*Your instructions*.
List the stretch of items from the line containing "In the Q3-(5) pie chart (bottom right), what percentage" through the line containing "In the Type 1 chart, what percentage of respondents said 'Fairly" as a numbered list, skipping blank lines and leaving out the pictures.
── Extracted information ──
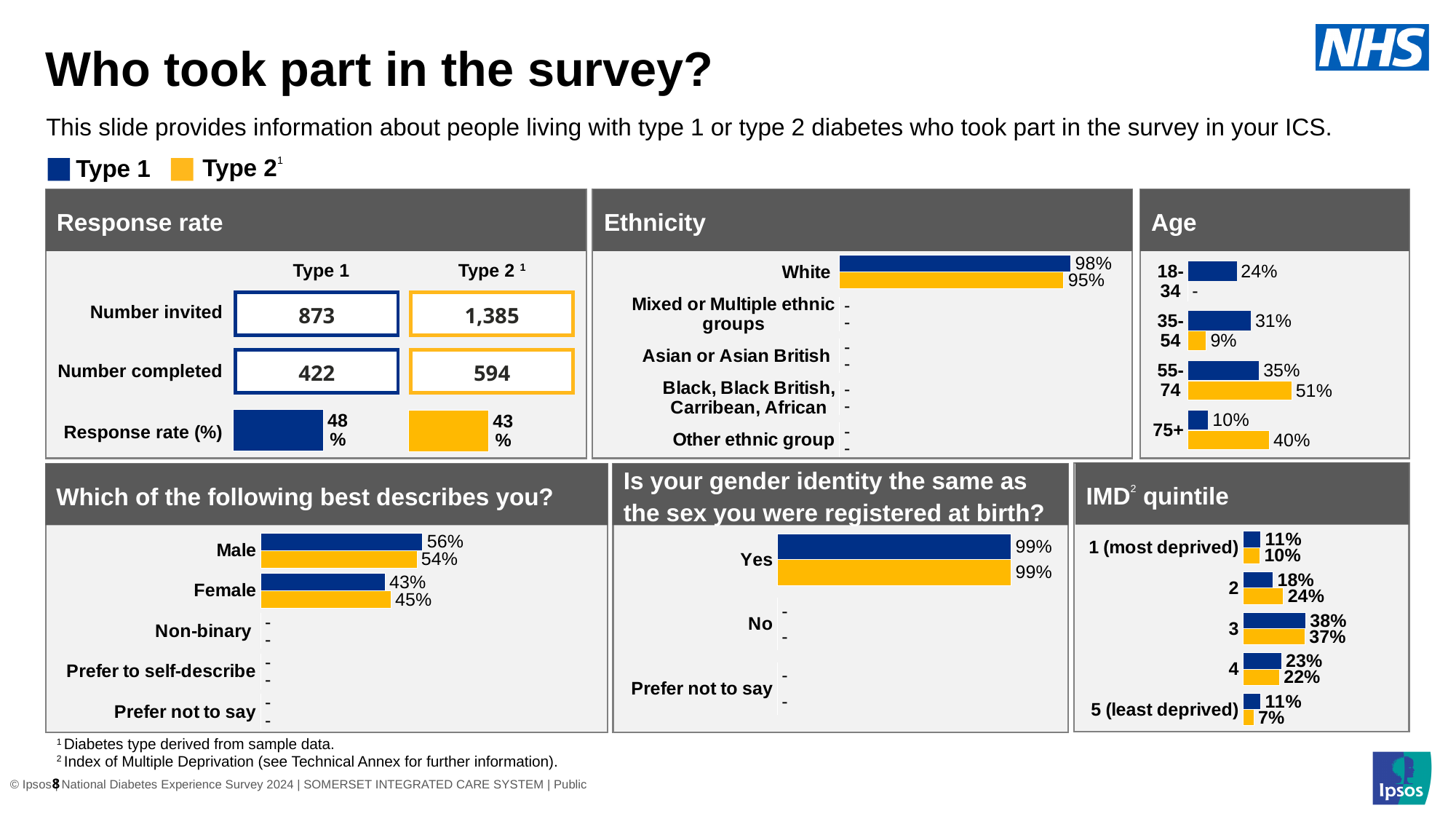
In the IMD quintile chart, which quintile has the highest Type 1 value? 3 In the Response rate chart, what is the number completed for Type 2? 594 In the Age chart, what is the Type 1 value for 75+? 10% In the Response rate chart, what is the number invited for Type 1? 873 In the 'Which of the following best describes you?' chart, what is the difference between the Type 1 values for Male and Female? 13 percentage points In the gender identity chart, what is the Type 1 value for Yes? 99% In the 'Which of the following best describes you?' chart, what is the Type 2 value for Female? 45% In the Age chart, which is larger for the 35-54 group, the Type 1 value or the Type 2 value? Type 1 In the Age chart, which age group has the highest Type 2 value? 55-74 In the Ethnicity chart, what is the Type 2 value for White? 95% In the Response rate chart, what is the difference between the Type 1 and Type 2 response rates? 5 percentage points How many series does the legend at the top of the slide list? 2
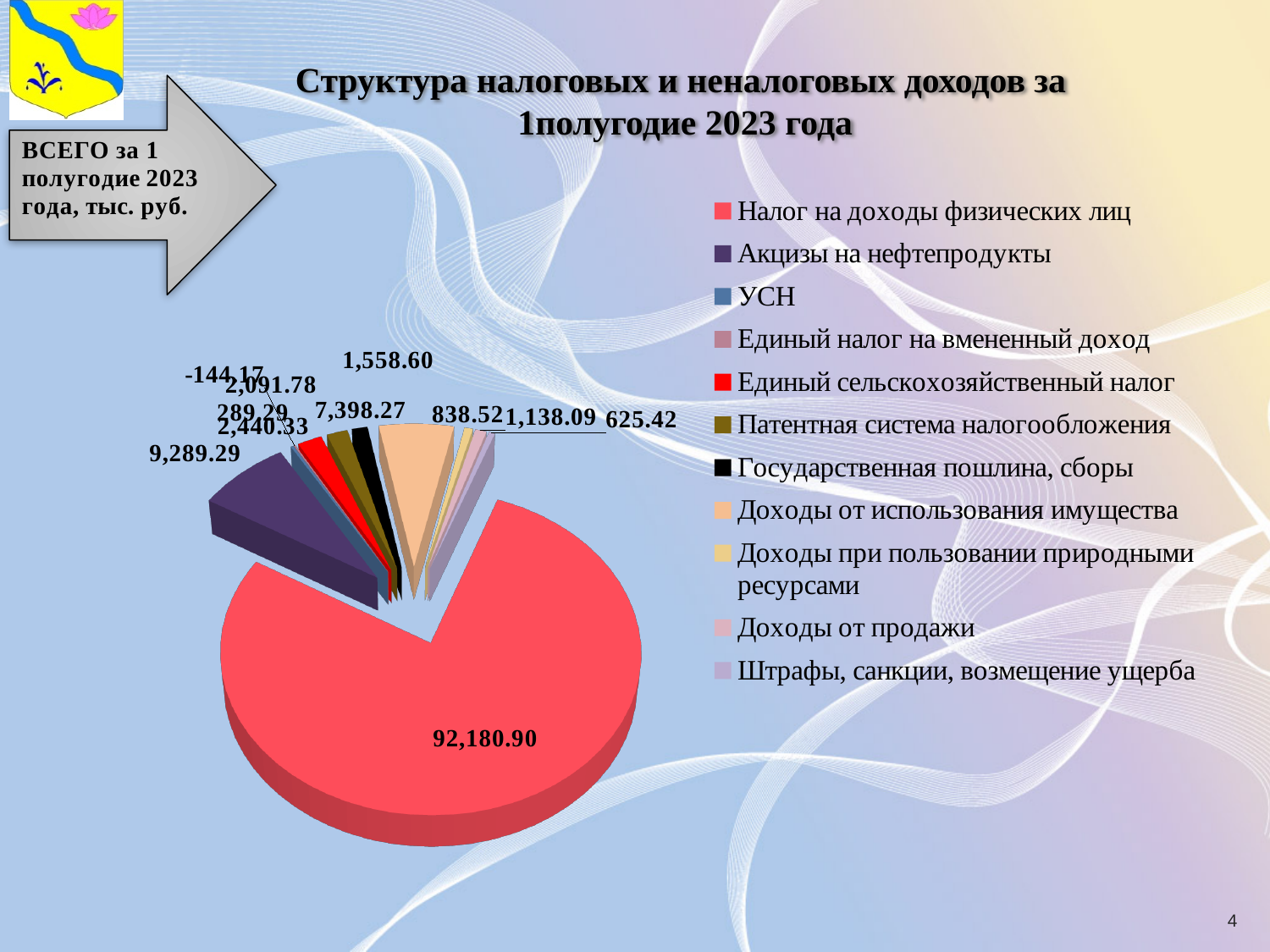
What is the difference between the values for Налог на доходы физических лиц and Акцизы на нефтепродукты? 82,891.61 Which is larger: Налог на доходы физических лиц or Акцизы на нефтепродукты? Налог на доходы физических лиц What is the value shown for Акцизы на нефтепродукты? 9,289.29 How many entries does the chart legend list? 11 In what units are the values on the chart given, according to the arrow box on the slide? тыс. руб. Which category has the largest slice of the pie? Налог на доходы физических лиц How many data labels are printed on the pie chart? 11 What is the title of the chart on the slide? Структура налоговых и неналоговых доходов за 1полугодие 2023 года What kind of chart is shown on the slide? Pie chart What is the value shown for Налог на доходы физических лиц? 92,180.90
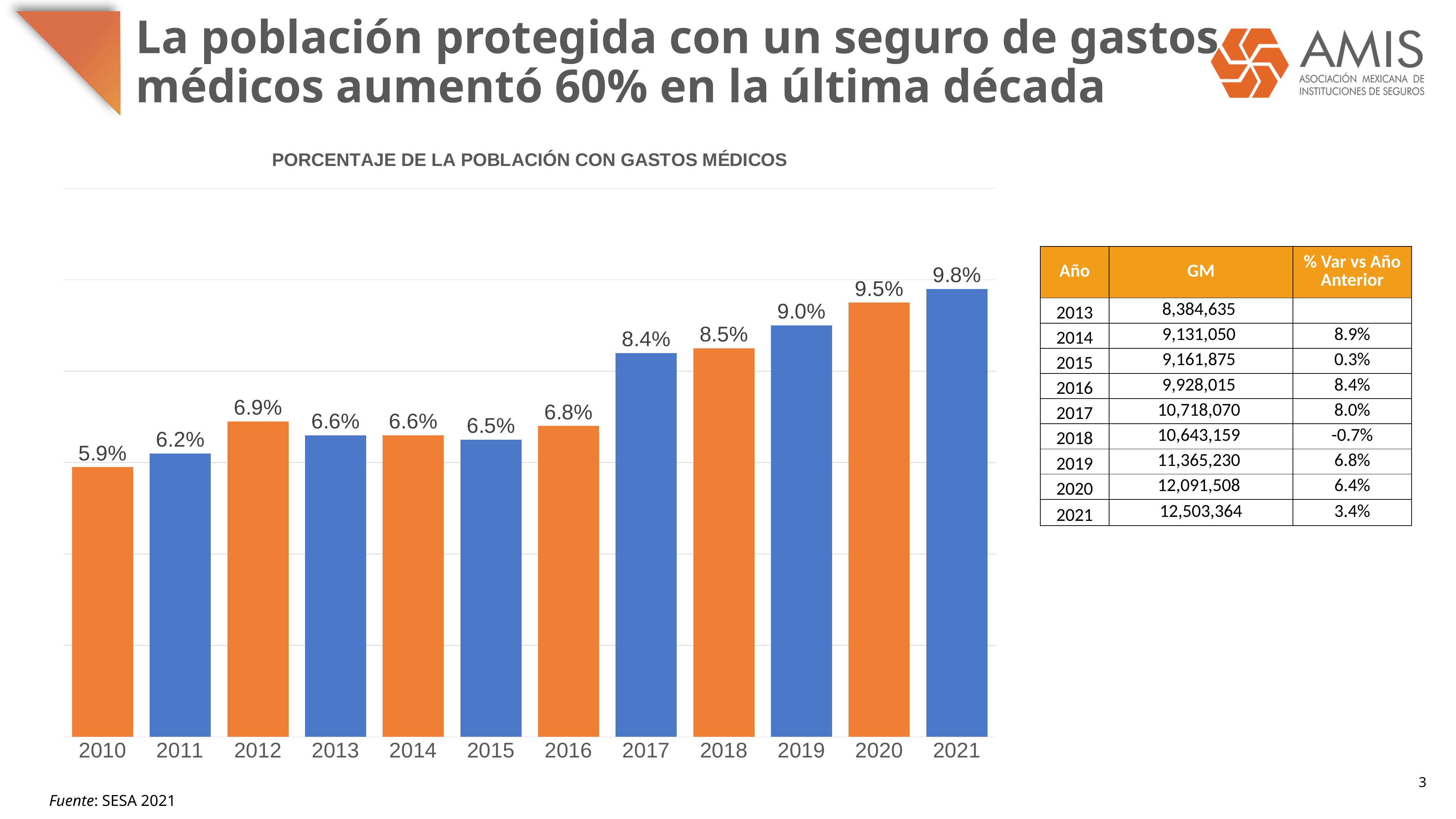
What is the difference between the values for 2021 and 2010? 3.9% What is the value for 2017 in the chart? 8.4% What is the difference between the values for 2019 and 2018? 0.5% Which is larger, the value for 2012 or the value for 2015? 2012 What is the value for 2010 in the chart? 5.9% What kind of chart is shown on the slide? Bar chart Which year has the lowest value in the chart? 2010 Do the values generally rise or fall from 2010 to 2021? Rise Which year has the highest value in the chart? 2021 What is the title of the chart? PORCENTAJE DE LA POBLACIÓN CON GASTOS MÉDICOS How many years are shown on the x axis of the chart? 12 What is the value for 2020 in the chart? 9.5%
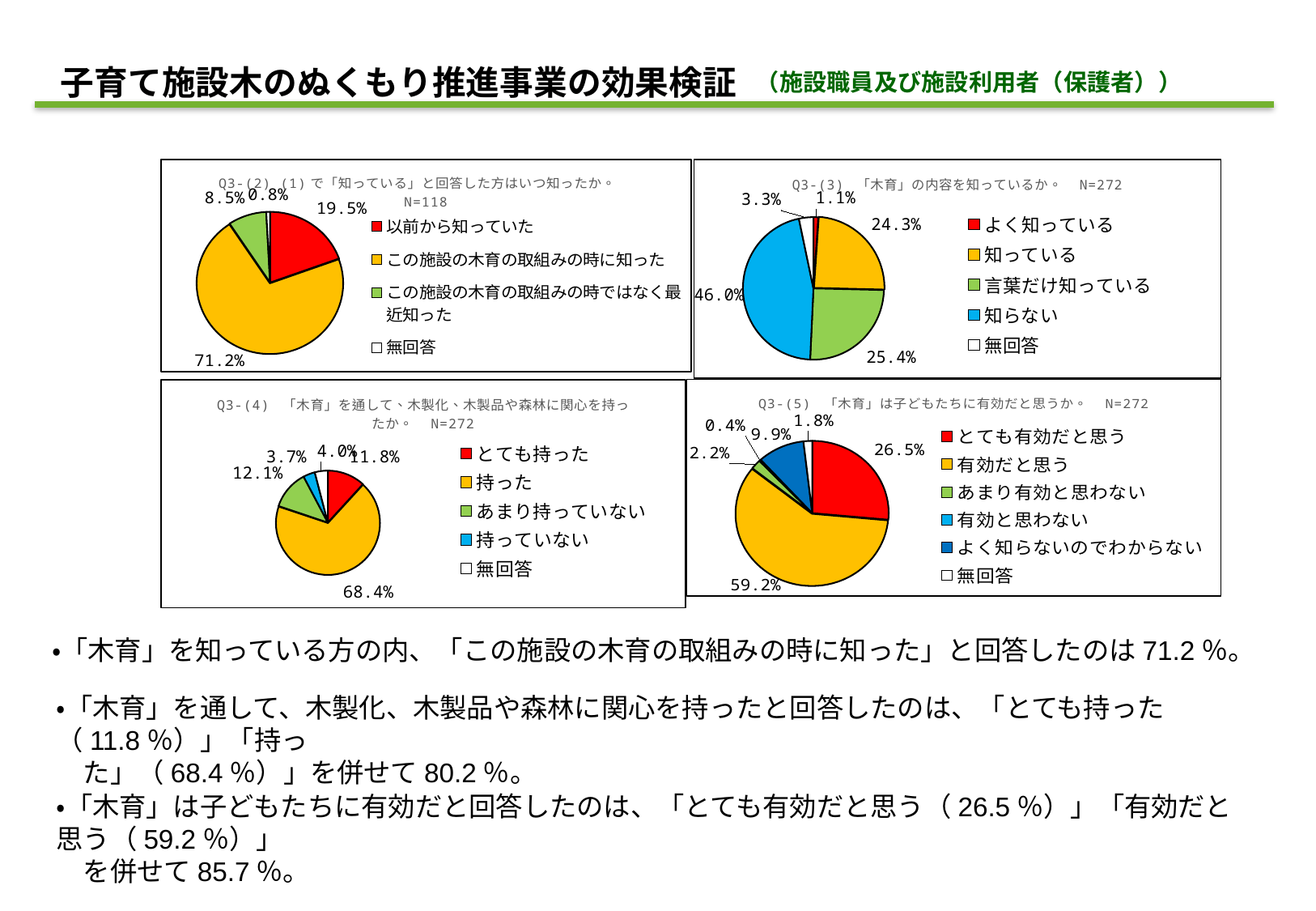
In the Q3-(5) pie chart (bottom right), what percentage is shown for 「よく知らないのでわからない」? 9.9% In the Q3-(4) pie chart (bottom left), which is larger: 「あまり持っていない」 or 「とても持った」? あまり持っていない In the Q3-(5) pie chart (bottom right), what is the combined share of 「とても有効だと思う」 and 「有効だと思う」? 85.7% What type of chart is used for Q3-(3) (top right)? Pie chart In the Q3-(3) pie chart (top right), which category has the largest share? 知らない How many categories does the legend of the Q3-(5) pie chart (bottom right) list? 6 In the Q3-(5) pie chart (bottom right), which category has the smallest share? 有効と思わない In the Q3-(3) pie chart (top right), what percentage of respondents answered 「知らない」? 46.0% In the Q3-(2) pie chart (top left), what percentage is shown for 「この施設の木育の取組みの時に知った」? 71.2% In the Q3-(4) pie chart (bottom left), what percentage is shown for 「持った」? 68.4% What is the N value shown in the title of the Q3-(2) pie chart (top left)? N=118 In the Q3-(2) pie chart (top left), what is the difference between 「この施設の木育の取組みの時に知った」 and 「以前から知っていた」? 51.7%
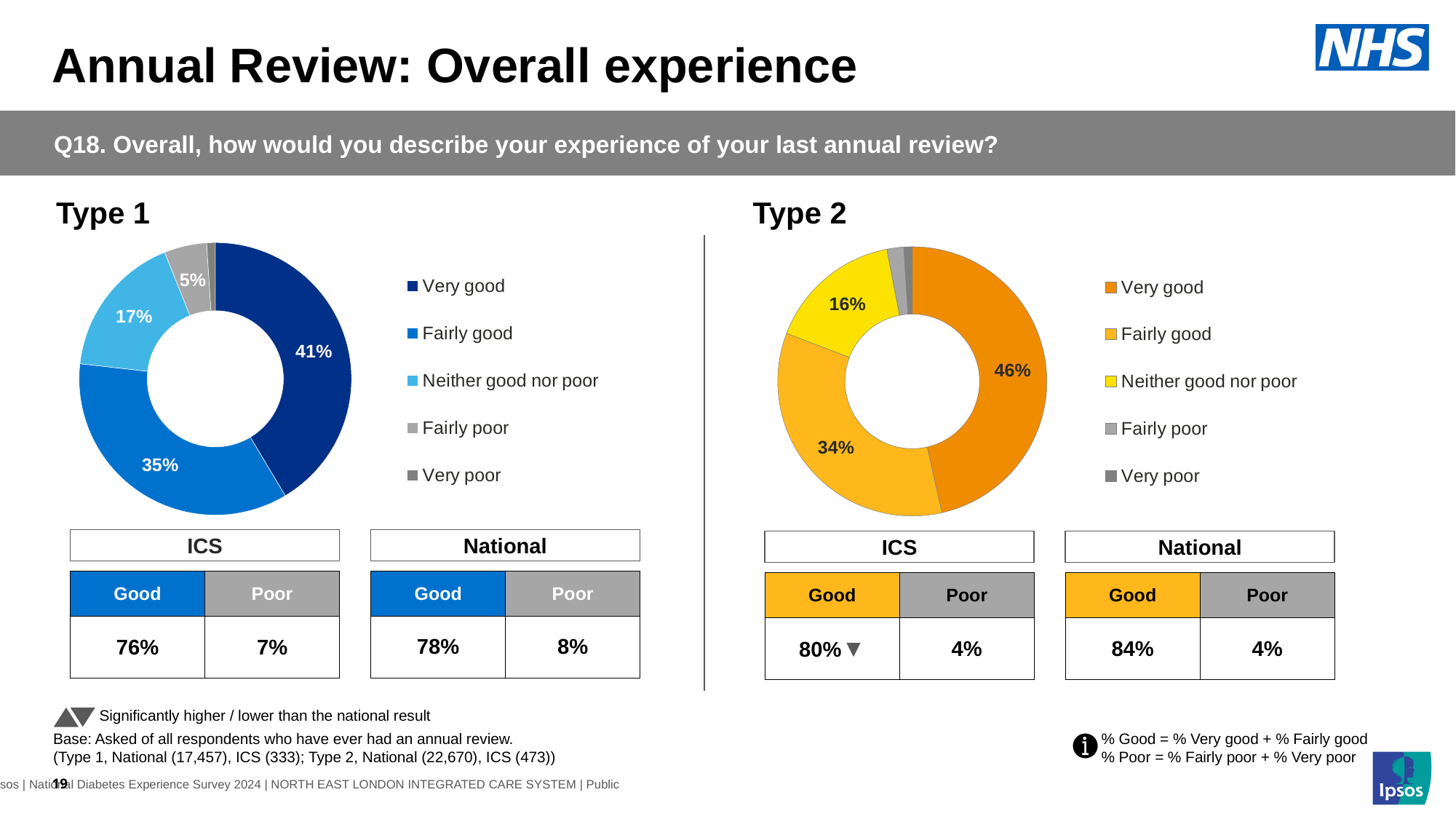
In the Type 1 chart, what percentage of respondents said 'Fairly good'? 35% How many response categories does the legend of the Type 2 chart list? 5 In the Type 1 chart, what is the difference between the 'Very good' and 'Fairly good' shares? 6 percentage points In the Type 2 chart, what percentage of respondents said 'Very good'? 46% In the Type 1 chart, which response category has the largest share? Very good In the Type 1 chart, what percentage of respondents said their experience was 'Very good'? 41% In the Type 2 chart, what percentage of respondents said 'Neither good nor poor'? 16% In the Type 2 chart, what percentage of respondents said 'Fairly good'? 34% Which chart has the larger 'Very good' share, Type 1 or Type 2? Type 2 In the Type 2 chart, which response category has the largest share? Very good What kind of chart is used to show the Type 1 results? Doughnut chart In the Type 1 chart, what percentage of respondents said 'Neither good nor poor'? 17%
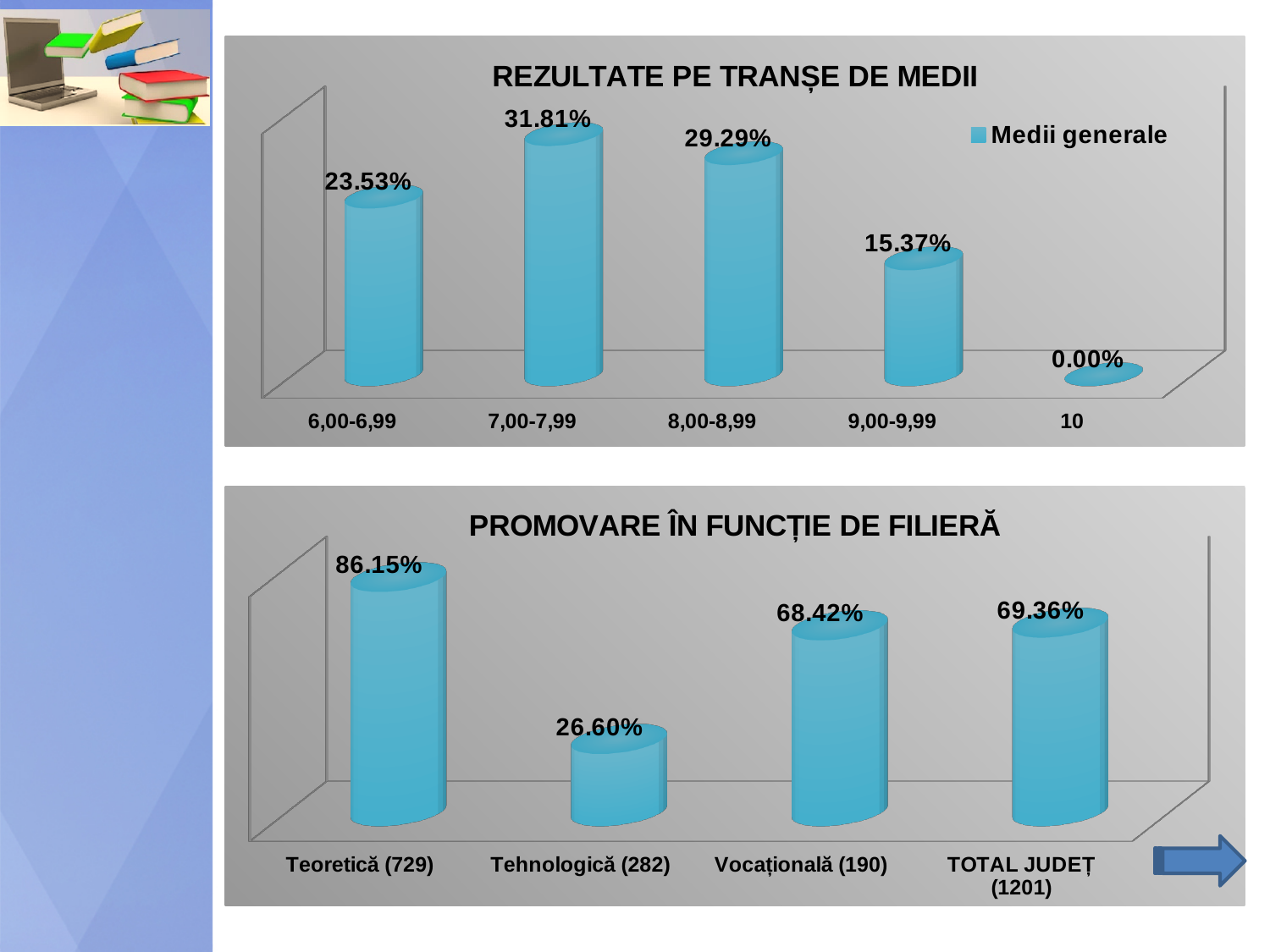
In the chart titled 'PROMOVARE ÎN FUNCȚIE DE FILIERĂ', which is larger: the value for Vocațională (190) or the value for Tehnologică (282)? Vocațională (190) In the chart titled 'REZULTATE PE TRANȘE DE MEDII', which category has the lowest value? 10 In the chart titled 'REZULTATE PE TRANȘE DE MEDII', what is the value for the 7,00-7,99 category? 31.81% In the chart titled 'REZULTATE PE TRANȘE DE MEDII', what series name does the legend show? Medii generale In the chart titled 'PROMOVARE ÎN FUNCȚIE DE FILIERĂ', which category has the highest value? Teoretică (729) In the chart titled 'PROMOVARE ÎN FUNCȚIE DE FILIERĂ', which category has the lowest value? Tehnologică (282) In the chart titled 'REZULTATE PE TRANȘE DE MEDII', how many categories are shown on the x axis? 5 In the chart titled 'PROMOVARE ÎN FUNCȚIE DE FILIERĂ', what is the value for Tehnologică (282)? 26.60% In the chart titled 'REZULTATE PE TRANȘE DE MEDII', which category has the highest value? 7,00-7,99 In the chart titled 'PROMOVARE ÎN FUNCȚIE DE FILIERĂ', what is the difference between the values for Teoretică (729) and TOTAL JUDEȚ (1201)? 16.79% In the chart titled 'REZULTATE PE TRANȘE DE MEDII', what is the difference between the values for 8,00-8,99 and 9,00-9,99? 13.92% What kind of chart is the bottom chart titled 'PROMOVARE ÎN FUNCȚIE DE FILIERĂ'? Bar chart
───
*Answer to the exercise*.
1. In the Q3-(5) pie chart (bottom right), what percentage is shown for 「よく知らないのでわからない」? 9.9% In the Q3-(4) pie chart (bottom left), which is larger: 「あまり持っていない」 or 「とても持った」? あまり持っていない In the Q3-(5) pie chart (bottom right), what is the combined share of 「とても有効だと思う」 and 「有効だと思う」? 85.7% What type of chart is used for Q3-(3) (top right)? Pie chart In the Q3-(3) pie chart (top right), which category has the largest share? 知らない How many categories does the legend of the Q3-(5) pie chart (bottom right) list? 6 In the Q3-(5) pie chart (bottom right), which category has the smallest share? 有効と思わない In the Q3-(3) pie chart (top right), what percentage of respondents answered 「知らない」? 46.0% In the Q3-(2) pie chart (top left), what percentage is shown for 「この施設の木育の取組みの時に知った」? 71.2% In the Q3-(4) pie chart (bottom left), what percentage is shown for 「持った」? 68.4% What is the N value shown in the title of the Q3-(2) pie chart (top left)? N=118 In the Q3-(2) pie chart (top left), what is the difference between 「この施設の木育の取組みの時に知った」 and 「以前から知っていた」? 51.7%
2. In the Type 1 chart, what percentage of respondents said 'Fairly good'? 35% How many response categories does the legend of the Type 2 chart list? 5 In the Type 1 chart, what is the difference between the 'Very good' and 'Fairly good' shares? 6 percentage points In the Type 2 chart, what percentage of respondents said 'Very good'? 46% In the Type 1 chart, which response category has the largest share? Very good In the Type 1 chart, what percentage of respondents said their experience was 'Very good'? 41% In the Type 2 chart, what percentage of respondents said 'Neither good nor poor'? 16% In the Type 2 chart, what percentage of respondents said 'Fairly good'? 34% Which chart has the larger 'Very good' share, Type 1 or Type 2? Type 2 In the Type 2 chart, which response category has the largest share? Very good What kind of chart is used to show the Type 1 results? Doughnut chart In the Type 1 chart, what percentage of respondents said 'Neither good nor poor'? 17%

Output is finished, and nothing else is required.